● Your goal:
In the film article below, which two songwriters wrote "My Kind of Town"?

● Source extract:
┄┄┄┄┄┄┄┄┄┄

- Theatrical release poster
- Directed by: Gordon Douglas
- Written by: David R. Schwartz
- Produced by: Frank Sinatra
- Starring: Frank Sinatra; Dean Martin; Sammy Davis Jr.; Bing Crosby;
- Cinematography: William H. Daniels
- Edited by: Sam O'Steen
- Music by: Nelson Riddle
- Production company: P-C Productions
- Distributed by: Warner Bros. Pictures
- Release date: June 24, 1964 (USA);
- Running time: 124 minutes
- Country: United States
- Language: English
- Box office: c. $4,200,000 (US/ Canada)

= Robin and the 7 Hoods =

1964 film by Gordon Douglas

Robin and the 7 Hoods is a 1964 American musical comedy film directed by Gordon Douglas and starring Frank Sinatra, Dean Martin, Sammy Davis Jr. and Bing Crosby. It features Peter Falk and Barbara Rush, with an uncredited cameo by Edward G. Robinson.

Written by David R. Schwartz, the film reimagines the Robin Hood legend in a 1920s Chicago gangster setting.

Produced by Frank Sinatra, the film introduced the hit song "My Kind of Town" by Jimmy Van Heusen and Sammy Cahn, which was nominated for an Oscar for Best Original Song and achieved a life of its own independent of the film.

==Plot==
In the 1930s "Big" Jim Stevens, undisputed boss of the Chicago underworld, gets an unexpected birthday present from his ambitious lieutenant, Guy Gisborne. Big Jim gets shot by all the guests at his birthday party, and Gisborne takes over. He orders all the other gangsters in town to pay him protection money, but declares it is still "All for One". The news does not sit well with Big Jim's friend and fellow gangster, Robbo, and a gangland war breaks out.

┄┄┄┄┄┄┄┄┄┄

● Data section:
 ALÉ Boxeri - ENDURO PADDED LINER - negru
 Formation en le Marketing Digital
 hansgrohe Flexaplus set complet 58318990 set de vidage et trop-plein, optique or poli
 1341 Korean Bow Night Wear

┄┄┄┄┄┄┄┄┄┄

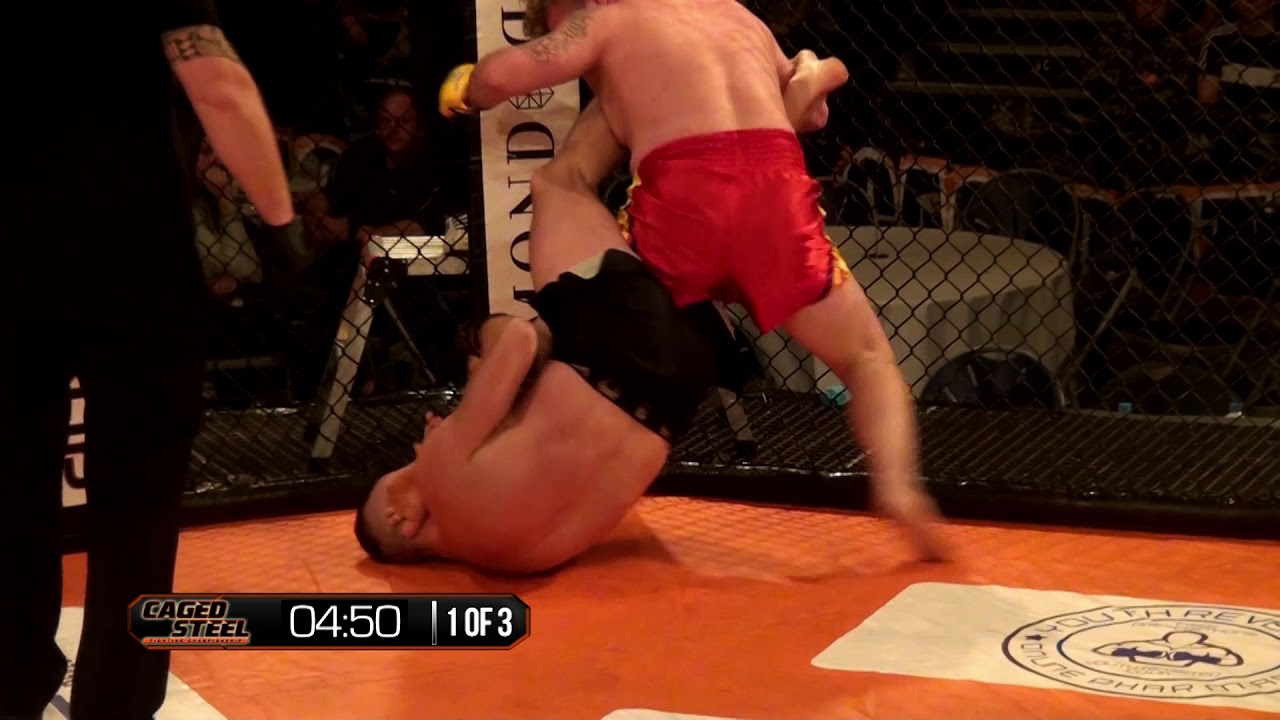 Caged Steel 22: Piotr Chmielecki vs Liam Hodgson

┄┄┄┄┄┄┄┄┄┄

● Answer to the problem:
Jimmy Van Heusen and Sammy Cahn